There is already substantial evidence about disparities in antipsychotic medication use pertaining to African Americans and Latinos in the US. The number of studies included in this review would have been greater, if we counted those that did not adjust for factors that influenced medicine use and those that examined antipsychotic use in inpatient settings. While there is still value in monitoring whether disparities persist over time, future studies could benefit from the examination of potential determinants and outcomes of observed treatment disparities. In addition, future research could also focus on measuring antipsychotic treatment disparities in understudied ethnic minorities in other countries (e.g., Canada and Australia) with rapidly changing ethnocultural make-up due to immigration.

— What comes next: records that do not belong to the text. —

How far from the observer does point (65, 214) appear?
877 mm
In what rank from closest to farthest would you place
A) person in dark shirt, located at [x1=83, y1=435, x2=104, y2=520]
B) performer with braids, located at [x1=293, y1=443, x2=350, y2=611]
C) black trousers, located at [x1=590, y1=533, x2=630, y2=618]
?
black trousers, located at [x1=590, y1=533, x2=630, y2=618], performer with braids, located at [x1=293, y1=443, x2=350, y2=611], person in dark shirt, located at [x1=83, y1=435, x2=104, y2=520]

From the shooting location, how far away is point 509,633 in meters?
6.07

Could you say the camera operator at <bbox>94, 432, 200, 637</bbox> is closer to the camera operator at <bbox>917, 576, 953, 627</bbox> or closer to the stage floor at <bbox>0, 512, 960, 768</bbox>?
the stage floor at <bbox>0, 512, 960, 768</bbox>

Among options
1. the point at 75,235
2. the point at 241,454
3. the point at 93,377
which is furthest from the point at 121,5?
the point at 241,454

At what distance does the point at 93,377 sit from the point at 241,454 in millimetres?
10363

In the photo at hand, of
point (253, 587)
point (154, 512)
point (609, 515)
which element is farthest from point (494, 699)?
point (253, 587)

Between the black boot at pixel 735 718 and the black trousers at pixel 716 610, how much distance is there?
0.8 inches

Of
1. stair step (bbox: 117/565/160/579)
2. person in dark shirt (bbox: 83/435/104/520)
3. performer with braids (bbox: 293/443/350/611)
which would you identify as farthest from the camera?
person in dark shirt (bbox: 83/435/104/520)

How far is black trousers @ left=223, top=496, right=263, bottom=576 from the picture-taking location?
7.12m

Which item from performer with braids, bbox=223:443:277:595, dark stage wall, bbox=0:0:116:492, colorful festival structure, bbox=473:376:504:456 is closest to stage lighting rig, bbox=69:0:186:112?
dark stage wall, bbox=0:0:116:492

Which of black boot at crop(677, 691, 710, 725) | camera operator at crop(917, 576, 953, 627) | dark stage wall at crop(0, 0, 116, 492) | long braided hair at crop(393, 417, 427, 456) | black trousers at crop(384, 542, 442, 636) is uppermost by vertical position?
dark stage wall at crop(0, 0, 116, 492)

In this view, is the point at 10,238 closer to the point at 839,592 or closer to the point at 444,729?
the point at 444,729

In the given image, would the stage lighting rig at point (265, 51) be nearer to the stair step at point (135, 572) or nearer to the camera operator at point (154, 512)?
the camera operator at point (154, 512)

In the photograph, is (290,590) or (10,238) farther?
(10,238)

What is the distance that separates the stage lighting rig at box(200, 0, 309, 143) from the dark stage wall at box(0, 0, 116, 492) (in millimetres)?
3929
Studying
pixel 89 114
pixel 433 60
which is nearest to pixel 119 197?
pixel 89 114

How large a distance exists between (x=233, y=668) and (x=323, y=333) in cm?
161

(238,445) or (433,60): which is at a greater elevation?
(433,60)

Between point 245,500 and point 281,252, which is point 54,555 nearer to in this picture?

The following limitations of our study need to be considered when interpreting the results. First, our search was limited to literature published in academic journals. Any findings of disparity or the lack thereof that were reported in the non-peer-reviewed literature or other types of reports and publications would therefore have been excluded. Second, the review was limited to journal articles that specifically reported on ethnic or racial disparities in antipsychotic use. We may therefore have missed some studies that included but did not discuss ethnicity or race as a control variable when examining more general determinants of antipsychotic use. Last, we were not able to calculate Peter’s statistic because our data points consisted of adjusted odds ratios and standard errors derived from confidence intervals. Previous research has demonstrated that Peter’s [34] statistic produce lower rates of false positives with respect to publication bias.

Conclusions

Our review found neither strong nor consistent ethnic disparities in the use versus non-use of any antipsychotics. However, among those who received antipsychotic treatment, ethnic minorities such as African Americans and Latinos were found to be consistently less likely than members of non-minorities to be treated with newer antipsychotics and were therefore more likely to have used older antipsychotics.